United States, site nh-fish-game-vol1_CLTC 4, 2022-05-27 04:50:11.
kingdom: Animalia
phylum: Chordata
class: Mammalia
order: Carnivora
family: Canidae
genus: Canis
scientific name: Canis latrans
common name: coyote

# WHAT IS NEEDED:
Return the whole listing, word for word.

# SOLUTION TO THIS TASK:
United States, site nh-fish-game-vol1_CLTC 4, 2022-05-27 04:50:11.
kingdom: Animalia
phylum: Chordata
class: Mammalia
order: Carnivora
family: Canidae
genus: Canis
scientific name: Canis latrans
common name: coyote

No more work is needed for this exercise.